- Supplied passage:
Observability: It’s Not What You Think

May 04, 2021 at 04:41 pm EDT

By Greg Leffler May 04, 2021

What is Observability?

Observability is a mindset that enables you to answer any question about your entire business through collection and analysis of data. If you ask other folks, Observability is the dry control theory definition of 'monitoring the internal state of a system by looking at its output,' or it's the very technical definition of 'metrics, traces, and logs.' While these are correct, Observability isn't just one thing you implement, then proudly declare 'now this system has Observability™.' Building Observability into your business lets you answer questions about your business.

What Kind of Questions?

Of course, the basic 'what happened in our app when this error count spiked up' questions can be answered with Observability tools, but that's barely scratching the surface of what Observability actually is. What an Observability mindset lets you do is to figure out why the error count spiked up. If you're intimately familiar with your app and all of its dependencies, then perhaps you can get this insight from a monitoring system, but as modern apps become increasingly more complex, the ability to maintain the state of them in your head becomes more and more challenging. Business demands, feature launches, A/B tests, refactoring into microservices… things like this all combine to create ever-increasing entropy, so knowing everything about your system without help gets more difficult by the day.

Observability also lets you ask how (or if!) the errors actually impacted the user experience. You can look at RUM data, purchase volume, general business metrics, marketing campaigns, customer support tickets, social media sentiment, the list goes on and on - this data takes an Observability system from something only a few people use to something the entire company can get insight from. This data lets you answer not just 'what,' but 'why' and 'how.' A true Observability suite lets you answer all of these:

'What made this break?'
'How effective was this ad?'
'Did this new front-end design drive purchases?'
'Did this service outage make our users angry?'

Why Should You Care?

Integrating this type of data into your system lets you discover that a marketing campaign you sent to your best customers had a typo in the call to action URL that is sending customers to a 404 page. Without fully integrating data into your Observability solution, sure, you can see the 4xx rate increased. However, you can't figure out why the 4xx rate went up, only that the 4xx rate went up. Imagine how much faster you could resolve an issue if in addition to 'fe-server 4xx above threshold' you also saw an event showing that 'marketing campaign whales-winback started' happened at the same time. You'd know not only what was wrong, but you'd have a good guess at what caused it, and you'd have a good springboard to investigate the revenue impact, or negative goodwill, that this error caused you.

How is This Not Monitoring?

As I said, monitoring tells you something is wrong, but it doesn't tell you why it's wrong. Monitoring setups also can only monitor things you've already thought could be problematic (your 'known knowns'.) If you didn't think to instrument the component in question in advance, you can't monitor it. What's worse, if you then have a problem there and decide to add monitoring to it, you still don't have the historical data about how the component performed. Also, monitoring requires special attention before you even know what could go wrong - you have to specifically instrument specific things and set up specific alerts about them. This takes time and is prone to errors.

- Dataset records:
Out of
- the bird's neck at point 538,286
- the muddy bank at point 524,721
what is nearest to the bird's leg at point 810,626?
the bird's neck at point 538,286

---

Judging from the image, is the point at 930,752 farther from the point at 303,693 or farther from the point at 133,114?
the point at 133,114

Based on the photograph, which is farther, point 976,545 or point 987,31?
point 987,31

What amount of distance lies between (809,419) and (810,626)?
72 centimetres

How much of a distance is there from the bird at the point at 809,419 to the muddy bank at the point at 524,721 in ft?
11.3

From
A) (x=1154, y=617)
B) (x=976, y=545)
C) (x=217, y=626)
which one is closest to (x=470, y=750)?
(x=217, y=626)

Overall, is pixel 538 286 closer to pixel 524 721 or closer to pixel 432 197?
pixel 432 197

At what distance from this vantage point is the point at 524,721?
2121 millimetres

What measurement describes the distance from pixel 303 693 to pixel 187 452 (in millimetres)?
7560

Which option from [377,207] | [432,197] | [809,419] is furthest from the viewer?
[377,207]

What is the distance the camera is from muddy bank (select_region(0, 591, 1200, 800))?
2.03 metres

- Instruction: Can you continue the observability article above, picking up after its last sentence about monitoring?

- Final result:
Also, no matter how well-instrumented your monitoring solution is, it still doesn't let you explore your business. Looking into 'unknown unknowns' isn't possible with a classic monitoring system, because the data simply doesn't exist for you to evaluate. Adding in business metrics is generally not supported or poorly supported in traditional monitoring. Real-user data is almost never included in monitoring systems, which is absurd, because the entire point of what we do in web applications is delivering user experience!

How Do the 'Three Pillars' Work Together?

Metrics, traces, and logs are the 'three pillars' of Observability, and they are necessary but not sufficient to really understand what Observability is and to gain insight into your applications and business. Metrics can be used to tell you what's wrong. Traces tell you how it's wrong - what specific calls aren't working, for example. Logs tell you why it's wrong, letting you dive into a particular metric/trace to figure out why it's behaving in the way you see. Collecting this data is the start to an Observability mindset, but it's only the start.

Why Do You Need Every Single Piece of Data?

A big problem with Observability from the naive point of view is that there's simply too much data to collect and retain it all. 'You can't realistically store the amount of output generated by a modern service in one place,' goes the refrain. The solution to this that most vendors propose is what they call sampling, but what I like to call 'throwing data away.' The data that gets thrown away might be your most critical customer's transaction. It might be the one particular use case that causes some bizarre bug that crashes your database server. What's worse is that a lot of vendors will advertise this as a feature to 'save you money.' I'll go into more detail about the hidden costs of sampling in a separate blog post.

In a classic control-theory world where you had a bunch of gauges monitoring critical infrastructure, would you throw out 70% of the observations because '30% should be good enough?' Of course you wouldn't, yet this is what many vendors suggest you simply must do with Observability due to the nature of the data in question. It isn't true. Mature platforms can handle all the data about your business without throwing any away.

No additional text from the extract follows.